Norvsky Catches Jeranimo in San Gabriel

With stable star Acclamation temporarily out of action, California-bred Norvksy stepped into the breach and ran down 7-10 favorite Jeranimo on Monday to gain his first graded stakes victory in Santa Anita’s 65th running of the Grade II, $150,000 San Gabriel Stakes at 1 1/8 miles on turf.


Under the guidance of jockey Rafael Bejarano, Norvsky closed strongly to overtake the defending champion by 1 ½ lengths in 1:47.03 with comebacking millionaire The Usual Q. T. another 2 ¾ lengths back in third.


“Usually, I trot out Acclamation (a winner of five successive Grade I or Grade II stakes last year) for an assignment like this,” said Don Warren, who trains Norvsky, a 6-year-old gelded son of Vronsky for the Old English Rancho’s E.W. and Judy Johnston and partner Leonard Riggio.


“I was as surprised as anybody because I didn’t think he could beat a good horse like Jeranimo,” continued Warren. “I really respect Jeranimo and The Usual Q. T. And to think I didn’t have to bring out Acclamation to beat those two--I’m very happy with the outcome today.”


Warren even said he had seriously considered the Crystal Water Stakes, an ungraded $100,000 event restricted to Cal-breds on Jan. 28, as an alternative to the San Gabriel for Norvsky, whose biggest previous victory had been accomplished in Santa Anita’s California Cup Classic in October. Field size, Warren said, led to his final determination.


Bejarano kept Norvsky near the rear of the six-horse field as Martin Garcia urged Jeranimo to the lead early on. The odds-on choice took the field through modest fractions of 23:69, 48.41 and 1:11.78. The Usual Q. T., returning from over 7 ½ months on the sidelines, made a run at the leader turning for home.
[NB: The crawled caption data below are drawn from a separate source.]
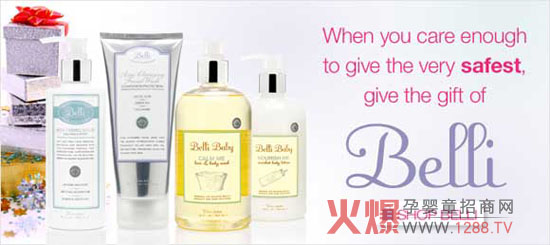 全球十大孕妇护肤品牌榜中榜-行情动态|火爆孕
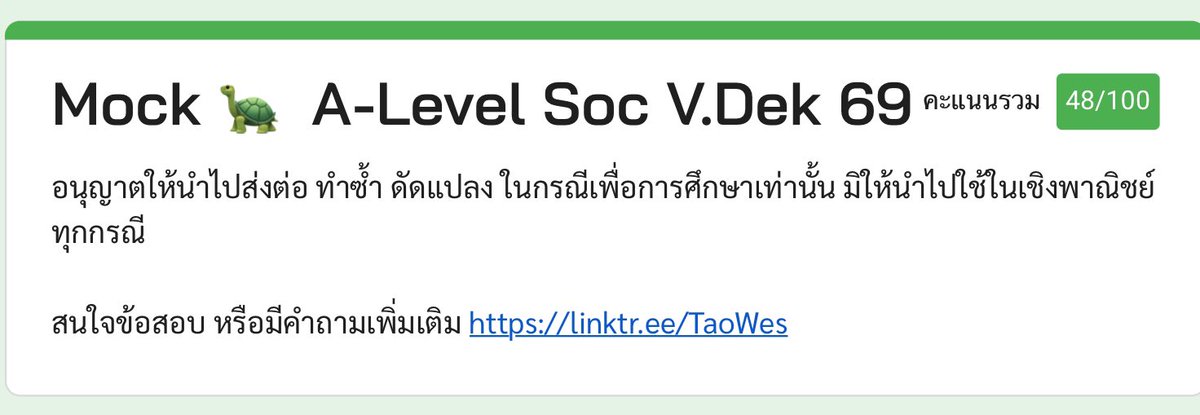 nxngdoydoyno1's tweet photo. จบ https://t.co/FlPrIlRdif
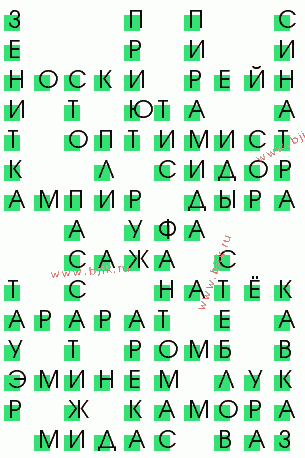 сканворд 678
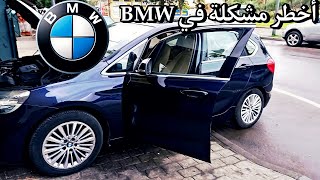 أخطر مشكلة في BMW 2BE800 26Cf00 2BBB00 [upl. by Huntley]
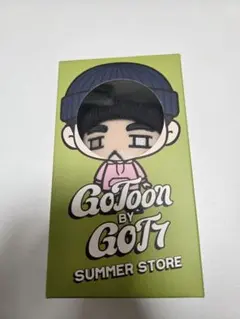 2026年最新】got7 公式の人気アイテム - メルカリ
The millionaire was rebuffed, but blue collar-type Norvsky surged past Jeranimo just inside the sixteenth pole.


“We were really going slow in the beginning and I was wondering if the pace would stay that way,” Bejarano said. “So I just tried to get in close and not stay too far back. At the half-mile pole, I was trying to improve my position.


“When I got to the stretch, my horse showed me a big kick. I knew he was going to win the race then. My horse is still learning, and I think the perfect distance for him is either a mile-and-one-sixteenth or a mile-and-and-an-eighth.”


Warren noted that, even though the early fractions were not fast, the race set up for his bay gelding. “They were ding-donging it, those two (Jeranimo and The Usual Q.T.), up there in front” he said. “Even though they were going only in 48-and-change, it’s all a matter if you’re ding-donging it head-and-head. How fast you go doesn’t matter. When you’re racing, you’re racing and it’s taking something out of you.”


Mike Pender, who trains Jeranimo, said the favorite became “confused” by the way the race unfolded. “This was the first time he was even on the lead by himself,” Pender said. “Going in, we knew he might get a little confused by it, and he did. He didn’t know what he was doing out there. He usually has a target. He runs better with a target, but you’ve got to take the race as it shapes up.”


Norvsky’s first graded stakes victory was worth $90,000 while elevating his career earnings to $487,844 from a 6-7-3 record in 18 starts. He paid $8.20, $2.80 and $2.40. Jeranimo returned $2.20 and $2.10. The show price on The Usual Q. T. was $2.20.